Cette dernière étape est probablement la plus difficile. Elle oblige à relier les initiatives IA aux indicateurs traditionnels de l’entreprise : chiffre d’affaires, marge, coûts, délais, satisfaction client, qualité, risque, innovation ou capacité de croissance.
Elle oblige également à accepter qu’un projet très utilisé puisse créer peu de valeur et qu’un cas d’usage beaucoup plus limité puisse au contraire transformer un processus stratégique.
Cette nouvelle grille modifie alors la question posée au COMEX. Il ne s’agit plus seulement de demander combien de collaborateurs utilisent l’intelligence artificielle ou combien de projets ont été lancés.
Il faut demander : où se situe aujourd’hui notre principal point de rupture dans la chaîne de création de valeur ?
La technologie est-elle insuffisante ? L’adoption est-elle trop faible ? Les processus n’ont-ils pas été transformés ? Les gains opérationnels existent-ils mais ne sont-ils pas captés ? Ou l’entreprise est-elle simplement incapable de les mesurer ?
Les réponses conduisent à des stratégies très différentes.

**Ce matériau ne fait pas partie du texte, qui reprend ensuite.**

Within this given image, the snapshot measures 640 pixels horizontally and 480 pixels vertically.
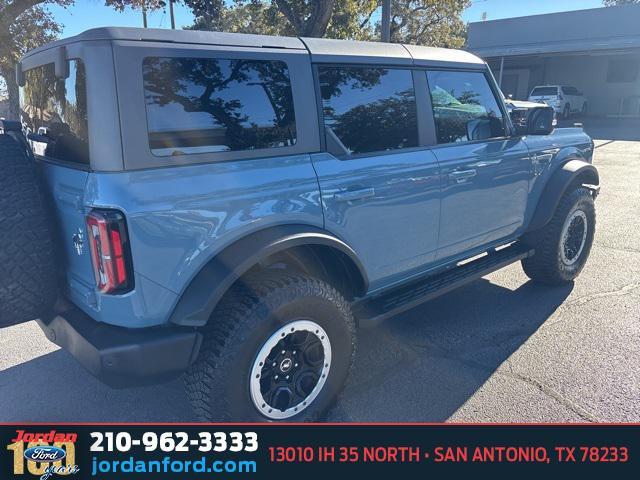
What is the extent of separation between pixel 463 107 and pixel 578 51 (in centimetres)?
2453

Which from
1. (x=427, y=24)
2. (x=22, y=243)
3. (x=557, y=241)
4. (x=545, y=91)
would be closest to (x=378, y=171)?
(x=22, y=243)

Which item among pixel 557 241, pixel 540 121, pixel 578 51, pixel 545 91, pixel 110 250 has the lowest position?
pixel 557 241

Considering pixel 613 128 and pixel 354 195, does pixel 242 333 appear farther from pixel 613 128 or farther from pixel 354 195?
pixel 613 128

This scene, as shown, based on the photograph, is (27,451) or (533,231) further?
(533,231)

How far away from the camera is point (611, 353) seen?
3408 millimetres

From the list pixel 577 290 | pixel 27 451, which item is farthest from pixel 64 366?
pixel 577 290

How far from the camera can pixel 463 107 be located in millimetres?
3578

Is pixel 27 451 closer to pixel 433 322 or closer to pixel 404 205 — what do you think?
pixel 404 205

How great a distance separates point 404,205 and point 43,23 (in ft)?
61.6

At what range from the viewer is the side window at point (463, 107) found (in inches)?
132

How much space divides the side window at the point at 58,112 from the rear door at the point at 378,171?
117 cm

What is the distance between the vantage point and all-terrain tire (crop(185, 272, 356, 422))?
2242mm

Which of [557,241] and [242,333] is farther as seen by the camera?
[557,241]

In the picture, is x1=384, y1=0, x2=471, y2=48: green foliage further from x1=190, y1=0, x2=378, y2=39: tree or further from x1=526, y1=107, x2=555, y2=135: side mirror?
x1=526, y1=107, x2=555, y2=135: side mirror
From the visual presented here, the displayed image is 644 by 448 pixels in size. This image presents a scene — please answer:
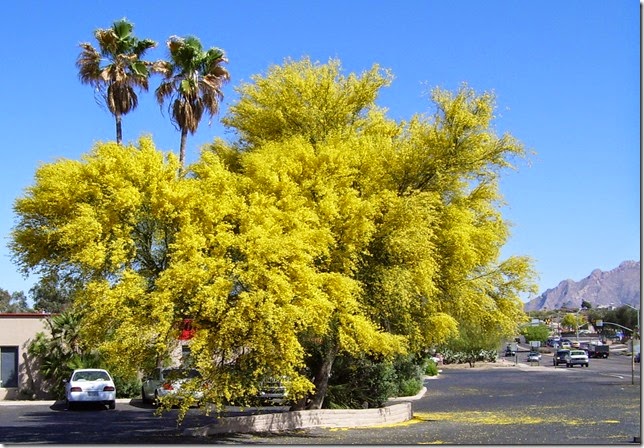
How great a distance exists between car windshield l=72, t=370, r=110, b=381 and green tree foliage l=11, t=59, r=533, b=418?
10971mm

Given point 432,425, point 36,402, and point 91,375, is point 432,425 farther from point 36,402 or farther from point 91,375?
point 36,402

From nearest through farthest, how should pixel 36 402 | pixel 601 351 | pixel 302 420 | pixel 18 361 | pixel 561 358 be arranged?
1. pixel 302 420
2. pixel 36 402
3. pixel 18 361
4. pixel 561 358
5. pixel 601 351

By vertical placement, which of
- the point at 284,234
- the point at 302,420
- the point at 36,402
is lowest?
the point at 36,402

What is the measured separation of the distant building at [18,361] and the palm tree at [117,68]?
9.87m

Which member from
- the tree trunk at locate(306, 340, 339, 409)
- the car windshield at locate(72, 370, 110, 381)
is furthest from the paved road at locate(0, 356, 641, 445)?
the tree trunk at locate(306, 340, 339, 409)

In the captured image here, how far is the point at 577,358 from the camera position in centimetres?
7738

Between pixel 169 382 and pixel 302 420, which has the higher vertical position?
pixel 169 382

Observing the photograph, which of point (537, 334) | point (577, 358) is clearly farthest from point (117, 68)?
point (537, 334)

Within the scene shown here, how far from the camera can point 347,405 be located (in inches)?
1089

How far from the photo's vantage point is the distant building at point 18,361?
117 ft

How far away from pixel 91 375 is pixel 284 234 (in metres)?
16.2

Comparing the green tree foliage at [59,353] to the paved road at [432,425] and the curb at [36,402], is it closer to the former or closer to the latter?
the curb at [36,402]

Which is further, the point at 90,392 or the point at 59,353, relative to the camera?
the point at 59,353

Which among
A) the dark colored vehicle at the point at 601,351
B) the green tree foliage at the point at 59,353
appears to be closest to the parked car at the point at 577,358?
the dark colored vehicle at the point at 601,351
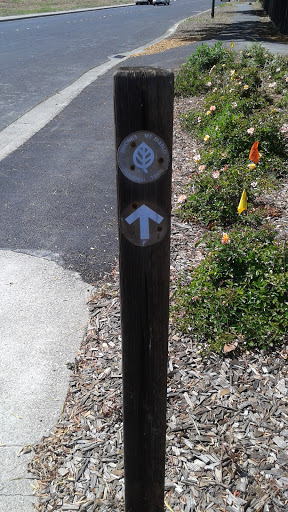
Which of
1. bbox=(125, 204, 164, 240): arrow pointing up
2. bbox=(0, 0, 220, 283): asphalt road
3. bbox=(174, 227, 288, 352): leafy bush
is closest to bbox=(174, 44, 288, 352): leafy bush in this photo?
bbox=(174, 227, 288, 352): leafy bush

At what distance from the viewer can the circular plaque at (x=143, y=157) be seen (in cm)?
141

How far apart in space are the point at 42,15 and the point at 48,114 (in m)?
29.5

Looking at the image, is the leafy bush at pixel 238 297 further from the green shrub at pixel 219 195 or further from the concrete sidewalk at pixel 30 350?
the green shrub at pixel 219 195

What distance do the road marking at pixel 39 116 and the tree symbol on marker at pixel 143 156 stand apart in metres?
5.75

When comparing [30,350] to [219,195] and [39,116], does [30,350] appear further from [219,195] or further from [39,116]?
[39,116]

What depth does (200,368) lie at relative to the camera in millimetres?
2840

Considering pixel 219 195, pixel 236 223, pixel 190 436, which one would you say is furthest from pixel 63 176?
pixel 190 436

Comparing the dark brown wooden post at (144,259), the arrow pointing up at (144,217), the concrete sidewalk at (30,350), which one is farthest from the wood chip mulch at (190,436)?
the arrow pointing up at (144,217)

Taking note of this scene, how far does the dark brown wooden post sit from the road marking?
567 cm

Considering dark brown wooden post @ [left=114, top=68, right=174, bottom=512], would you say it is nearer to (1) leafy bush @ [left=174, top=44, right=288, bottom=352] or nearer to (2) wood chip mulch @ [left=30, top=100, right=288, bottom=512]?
(2) wood chip mulch @ [left=30, top=100, right=288, bottom=512]

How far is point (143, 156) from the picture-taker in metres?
1.42

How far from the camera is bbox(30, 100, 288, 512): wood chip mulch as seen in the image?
7.25 ft

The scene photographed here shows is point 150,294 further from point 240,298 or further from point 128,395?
point 240,298

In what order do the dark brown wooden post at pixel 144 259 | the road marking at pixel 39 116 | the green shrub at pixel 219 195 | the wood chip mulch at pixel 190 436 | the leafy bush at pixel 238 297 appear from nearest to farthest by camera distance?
the dark brown wooden post at pixel 144 259 < the wood chip mulch at pixel 190 436 < the leafy bush at pixel 238 297 < the green shrub at pixel 219 195 < the road marking at pixel 39 116
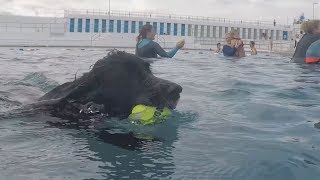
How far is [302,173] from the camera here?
2.70 m

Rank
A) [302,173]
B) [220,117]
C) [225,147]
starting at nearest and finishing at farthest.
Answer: [302,173]
[225,147]
[220,117]

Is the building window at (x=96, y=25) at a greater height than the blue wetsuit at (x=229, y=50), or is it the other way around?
the building window at (x=96, y=25)

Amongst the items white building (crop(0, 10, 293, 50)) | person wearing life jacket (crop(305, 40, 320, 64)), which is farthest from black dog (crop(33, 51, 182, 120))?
white building (crop(0, 10, 293, 50))

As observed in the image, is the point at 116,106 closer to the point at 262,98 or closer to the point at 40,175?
the point at 40,175

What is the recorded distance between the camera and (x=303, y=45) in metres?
11.5

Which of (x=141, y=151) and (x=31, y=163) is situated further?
(x=141, y=151)

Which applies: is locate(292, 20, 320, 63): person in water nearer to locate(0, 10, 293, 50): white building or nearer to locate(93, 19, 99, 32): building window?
locate(0, 10, 293, 50): white building

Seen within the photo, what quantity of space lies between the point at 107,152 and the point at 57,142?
1.57ft

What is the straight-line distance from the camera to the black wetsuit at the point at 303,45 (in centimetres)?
1110

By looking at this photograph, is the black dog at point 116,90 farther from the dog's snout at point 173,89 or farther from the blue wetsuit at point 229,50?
the blue wetsuit at point 229,50

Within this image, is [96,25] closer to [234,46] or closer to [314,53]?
[234,46]

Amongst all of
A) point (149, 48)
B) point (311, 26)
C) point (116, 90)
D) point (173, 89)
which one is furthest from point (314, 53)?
point (116, 90)

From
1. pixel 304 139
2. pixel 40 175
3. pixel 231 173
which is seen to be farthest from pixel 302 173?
pixel 40 175

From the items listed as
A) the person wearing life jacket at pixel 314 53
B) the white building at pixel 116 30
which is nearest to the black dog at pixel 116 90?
the person wearing life jacket at pixel 314 53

Le passage de l’expérimentation à l’exécution
L’intérêt du rapport du Panel scientifique des Nations unies réside précisément dans le fait qu’il refuse une lecture déterministe de l’intelligence artificielle. Les capacités progressent, mais leurs conséquences économiques dépendent des conditions dans lesquelles elles seront adoptées, intégrées et distribuées. Le Panel lui-même précise qu’il produit des évaluations scientifiques indépendantes et non prescriptives, destinées à éclairer la décision plutôt qu’à imposer des réponses.
Cette prudence scientifique fournit pourtant aux entreprises une indication stratégique importante. Après plusieurs années consacrées à l’expérimentation et à l’adoption, le principal défi pourrait désormais se déplacer vers la conversion.

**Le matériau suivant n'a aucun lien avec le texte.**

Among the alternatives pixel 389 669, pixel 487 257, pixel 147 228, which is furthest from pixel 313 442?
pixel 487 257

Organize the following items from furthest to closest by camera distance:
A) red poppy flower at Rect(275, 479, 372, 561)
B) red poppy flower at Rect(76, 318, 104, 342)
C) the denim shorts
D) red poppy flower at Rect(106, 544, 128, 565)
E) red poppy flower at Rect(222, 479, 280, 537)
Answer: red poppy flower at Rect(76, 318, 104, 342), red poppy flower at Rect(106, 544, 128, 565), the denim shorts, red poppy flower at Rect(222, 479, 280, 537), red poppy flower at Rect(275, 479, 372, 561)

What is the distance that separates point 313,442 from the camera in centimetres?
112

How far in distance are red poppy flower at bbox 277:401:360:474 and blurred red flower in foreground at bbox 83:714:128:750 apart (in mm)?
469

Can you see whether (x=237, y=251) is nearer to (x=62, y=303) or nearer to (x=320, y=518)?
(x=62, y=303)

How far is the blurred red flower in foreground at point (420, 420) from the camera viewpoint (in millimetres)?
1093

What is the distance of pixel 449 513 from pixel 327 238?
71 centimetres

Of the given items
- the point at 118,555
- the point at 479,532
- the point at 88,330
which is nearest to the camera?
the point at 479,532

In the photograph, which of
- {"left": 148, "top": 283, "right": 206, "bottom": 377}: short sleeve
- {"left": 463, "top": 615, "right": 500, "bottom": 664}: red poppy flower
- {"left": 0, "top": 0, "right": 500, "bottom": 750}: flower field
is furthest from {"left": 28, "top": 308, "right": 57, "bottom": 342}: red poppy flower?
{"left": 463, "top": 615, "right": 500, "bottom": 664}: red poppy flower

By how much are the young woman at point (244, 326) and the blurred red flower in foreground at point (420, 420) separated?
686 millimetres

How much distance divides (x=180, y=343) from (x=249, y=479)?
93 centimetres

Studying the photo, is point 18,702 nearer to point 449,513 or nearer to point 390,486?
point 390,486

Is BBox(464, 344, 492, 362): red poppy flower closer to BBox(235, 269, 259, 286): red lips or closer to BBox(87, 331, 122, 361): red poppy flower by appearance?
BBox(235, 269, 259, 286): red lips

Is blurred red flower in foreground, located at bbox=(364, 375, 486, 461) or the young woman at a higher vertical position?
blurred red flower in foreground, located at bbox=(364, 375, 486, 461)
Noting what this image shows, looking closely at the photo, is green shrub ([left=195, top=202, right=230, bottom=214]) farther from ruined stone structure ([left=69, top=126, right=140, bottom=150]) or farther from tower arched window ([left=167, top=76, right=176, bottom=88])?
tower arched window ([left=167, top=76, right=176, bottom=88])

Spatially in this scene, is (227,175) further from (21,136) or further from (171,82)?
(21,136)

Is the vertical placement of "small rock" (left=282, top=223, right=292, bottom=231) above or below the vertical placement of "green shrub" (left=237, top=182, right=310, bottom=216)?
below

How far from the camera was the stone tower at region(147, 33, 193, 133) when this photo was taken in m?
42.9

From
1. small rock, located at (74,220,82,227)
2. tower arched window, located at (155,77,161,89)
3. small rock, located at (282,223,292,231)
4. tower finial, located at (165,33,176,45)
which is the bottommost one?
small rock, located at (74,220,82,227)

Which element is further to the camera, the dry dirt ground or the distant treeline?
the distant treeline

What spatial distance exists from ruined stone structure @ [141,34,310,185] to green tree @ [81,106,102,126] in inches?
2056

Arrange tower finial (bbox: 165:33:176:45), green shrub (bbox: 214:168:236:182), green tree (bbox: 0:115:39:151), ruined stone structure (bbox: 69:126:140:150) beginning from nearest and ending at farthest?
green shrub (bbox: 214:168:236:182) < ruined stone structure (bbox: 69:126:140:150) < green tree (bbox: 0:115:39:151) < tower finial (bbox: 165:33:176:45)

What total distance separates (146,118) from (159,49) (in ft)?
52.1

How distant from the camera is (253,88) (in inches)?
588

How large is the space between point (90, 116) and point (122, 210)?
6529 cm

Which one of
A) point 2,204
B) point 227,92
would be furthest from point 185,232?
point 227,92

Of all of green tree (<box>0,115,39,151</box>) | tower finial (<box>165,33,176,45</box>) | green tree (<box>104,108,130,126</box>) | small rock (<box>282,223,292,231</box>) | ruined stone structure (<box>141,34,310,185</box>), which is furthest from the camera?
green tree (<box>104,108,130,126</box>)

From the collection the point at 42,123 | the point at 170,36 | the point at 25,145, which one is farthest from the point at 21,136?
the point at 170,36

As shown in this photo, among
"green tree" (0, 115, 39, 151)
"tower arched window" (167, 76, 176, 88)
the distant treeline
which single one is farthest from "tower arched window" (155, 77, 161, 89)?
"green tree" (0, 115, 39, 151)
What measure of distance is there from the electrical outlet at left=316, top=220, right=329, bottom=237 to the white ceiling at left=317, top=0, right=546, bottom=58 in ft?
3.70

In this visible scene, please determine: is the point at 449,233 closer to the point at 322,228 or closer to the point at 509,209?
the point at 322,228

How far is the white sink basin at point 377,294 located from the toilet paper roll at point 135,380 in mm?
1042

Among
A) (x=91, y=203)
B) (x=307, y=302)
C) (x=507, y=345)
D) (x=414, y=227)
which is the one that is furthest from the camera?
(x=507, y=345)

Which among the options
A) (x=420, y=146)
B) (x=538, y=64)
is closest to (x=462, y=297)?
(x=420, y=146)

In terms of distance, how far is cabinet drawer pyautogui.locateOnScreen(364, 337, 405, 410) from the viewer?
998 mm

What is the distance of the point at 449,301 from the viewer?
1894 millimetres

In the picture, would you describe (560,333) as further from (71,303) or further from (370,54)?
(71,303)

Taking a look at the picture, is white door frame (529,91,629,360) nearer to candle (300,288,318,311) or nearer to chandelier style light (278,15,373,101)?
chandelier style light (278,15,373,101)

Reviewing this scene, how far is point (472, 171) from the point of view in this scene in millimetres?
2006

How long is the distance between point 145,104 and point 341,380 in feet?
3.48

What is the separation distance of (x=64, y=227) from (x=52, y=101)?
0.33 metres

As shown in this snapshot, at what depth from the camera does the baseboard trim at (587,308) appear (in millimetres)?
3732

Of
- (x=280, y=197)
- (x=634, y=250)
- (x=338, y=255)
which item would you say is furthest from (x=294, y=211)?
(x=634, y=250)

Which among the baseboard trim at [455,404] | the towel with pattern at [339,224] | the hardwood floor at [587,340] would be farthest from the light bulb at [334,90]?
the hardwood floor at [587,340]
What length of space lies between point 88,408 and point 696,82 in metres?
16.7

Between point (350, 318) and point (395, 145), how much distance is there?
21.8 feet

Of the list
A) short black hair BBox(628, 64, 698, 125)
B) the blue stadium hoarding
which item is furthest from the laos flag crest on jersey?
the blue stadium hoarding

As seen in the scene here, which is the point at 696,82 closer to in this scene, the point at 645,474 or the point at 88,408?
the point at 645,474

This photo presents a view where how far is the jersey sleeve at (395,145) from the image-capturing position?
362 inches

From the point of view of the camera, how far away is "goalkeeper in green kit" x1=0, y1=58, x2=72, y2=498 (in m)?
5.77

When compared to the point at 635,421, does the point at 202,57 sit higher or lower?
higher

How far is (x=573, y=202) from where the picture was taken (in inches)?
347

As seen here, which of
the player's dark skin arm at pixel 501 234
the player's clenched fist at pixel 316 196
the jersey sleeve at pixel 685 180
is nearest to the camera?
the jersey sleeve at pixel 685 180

Comment convertir une capacité technologique en transformation organisationnelle ? Comment convertir cette transformation en performance ? Comment convertir la performance en valeur ? Et comment s’assurer que l’entreprise capture une partie suffisante de cette valeur pour justifier ses investissements ?
C’est à ce niveau que le débat sur l’IA devient véritablement un sujet de direction générale.
Le problème n’est plus uniquement technologique. Il n’est même plus seulement celui de l’adoption. Il concerne la manière dont l’entreprise transforme ses processus, ses décisions et son organisation afin de convertir les nouvelles capacités de l’intelligence artificielle en résultats économiques mesurables.
La question à poser aux dirigeants pourrait donc être beaucoup plus simple que les débats actuels sur les modèles et les outils :
Nous avons adopté l’intelligence artificielle. Mais où se trouve la valeur ?
C’est probablement cette question qui permettra de distinguer les entreprises qui utilisent l’IA de celles qui auront réellement appris à créer de la valeur avec elle.
L’intelligence artificielle crée une capacité. Les organisations créent la valeur.